Meet Rick Santorum, 2.0.

He was conservatives’ pick to take on Mitt Romney in the 2012 GOP presidential primary, but in an exclusive interview with CNN’s Erin Burnett on Thursday night Santorum seemed ready to turn over a new leaf.

The former Pennsylvania senator once compared homosexuality to beastiality. But he showed a more accepting tone on Thursday, saying he would accept an endorsement from transgender icon Caitlyn Jenner. (Jenner said in an interview she is a Republican).

“If that’s the way she feels about my candidacy, sure,” he said.

When Jenner went public with her decision, Santorum said he accepted her as a woman and that his “responsibility as a human is to love and accept everybody.”

He struck a similar tone on Thursday night, but suggested he still doesn’t agree with her decision.

RELATED: Caitlyn Jenner gets bipartisan support

“My job as a human being is to treat everybody with dignity or respect – period, stop, full stop, no qualification to that,” he said. “Do I have to agree with their positions on issues or how they see America? Of course not.”
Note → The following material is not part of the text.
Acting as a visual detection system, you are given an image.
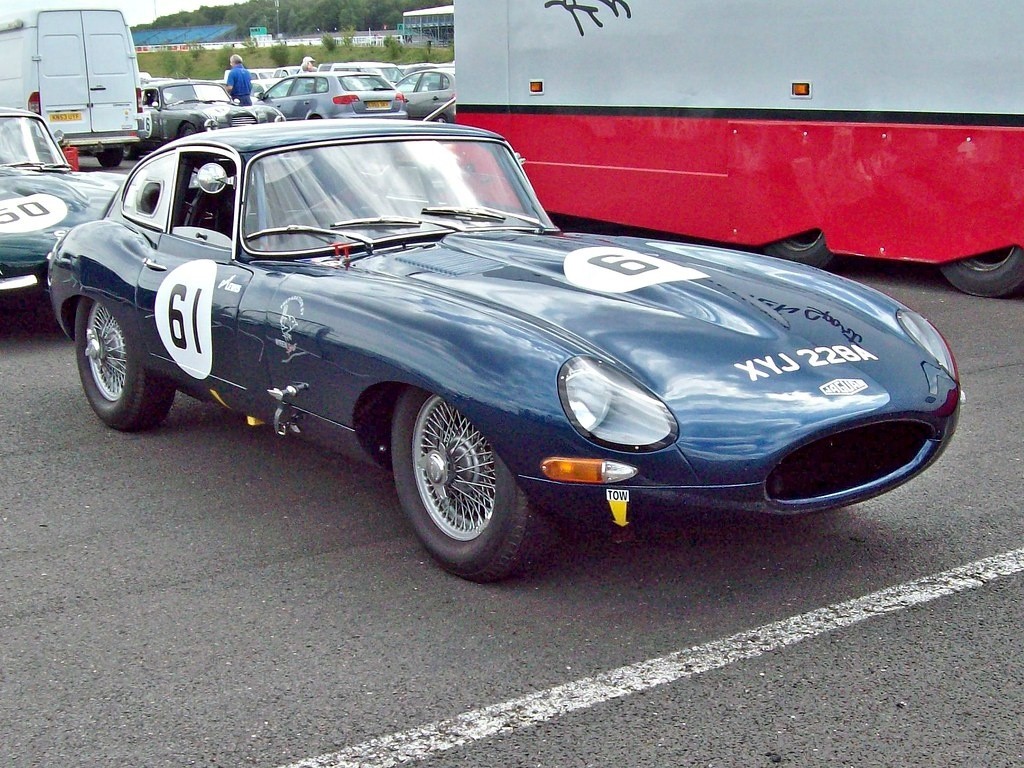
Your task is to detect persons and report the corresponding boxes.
[301,55,317,71]
[225,54,252,106]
Santorum also said he was open to the idea that humans are contributing to climate change.

“Clearly the earth has warmed,” he said. “I do have questions about what role man plays in this warming. I think there are a lot of folks who do question that.”
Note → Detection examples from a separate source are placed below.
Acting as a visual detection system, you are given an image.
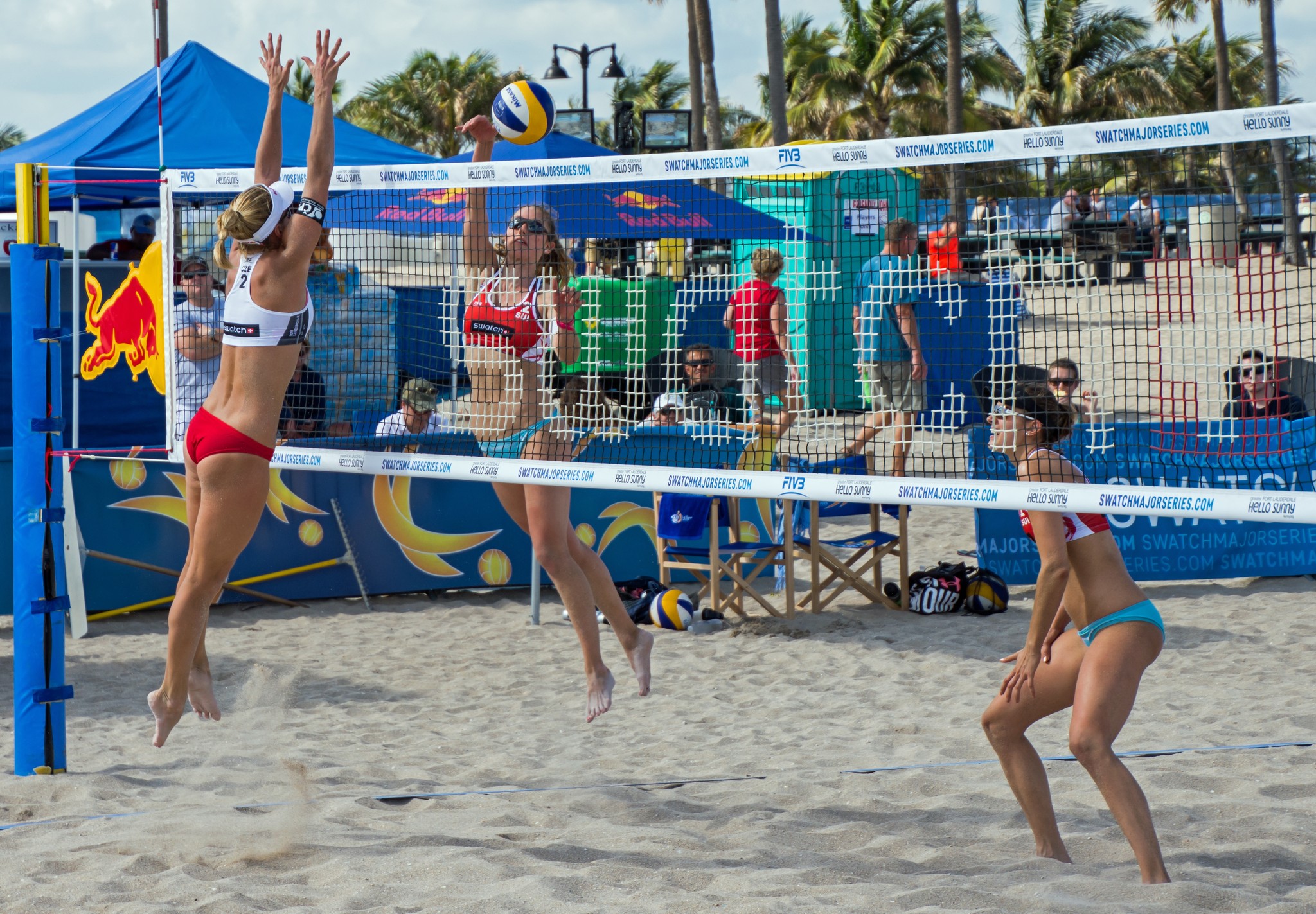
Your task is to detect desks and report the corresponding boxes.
[919,227,1075,278]
[1073,217,1168,281]
[61,424,778,613]
[1165,211,1316,261]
He said, however, the scientific consensus is still out on that and that, more importantly, the policies arising from the belief that humans are contributing to climate change are “very damaging to the United States of America.”

Santorum’s made strengthening the American family a centerpiece of his second bid for the White House, but said Sen. Lindsey Graham’s single-dom shouldn’t disqualify him from the presidency.
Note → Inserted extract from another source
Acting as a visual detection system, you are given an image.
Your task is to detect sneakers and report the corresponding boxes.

“I think you elect the person to be president,” he said when asked whether the fact Graham has never married should impact his bid. “We’ve had bachelors before in the White House.”

RELATED: Lindsey Graham plan: Sister, ‘rotating First Lady’

And though he’s drawing piddling crowds to Iowa diners, compared to his stunning first-place finish in the 2012 caucuses there, Santorum is totally unfazed. One-on-one contact with as many Iowans as possible, Santorum says, is all part of the plan.

“People can mock and say, ‘Oh, you know, it’s only four or five people.’ In small rural counties, four or five people make all the difference,” he said on CNN.

Santorum raised eyebrows when he encountered only two diners at a stop at a restaurant in Iowa on Monday, but he said his team felt “really good” about signing them both up as volunteers, and that one will advocate for him at the caucuses next year.

And he said he was willing to go to “every county in Iowa to recruit three or four people,” which he called a “pretty good hit rate” for a campaign.

“We feel really good that if you go to a town with 350 people, if you get four, five, that’s actually not a bad percentage of the folks in town,” he said.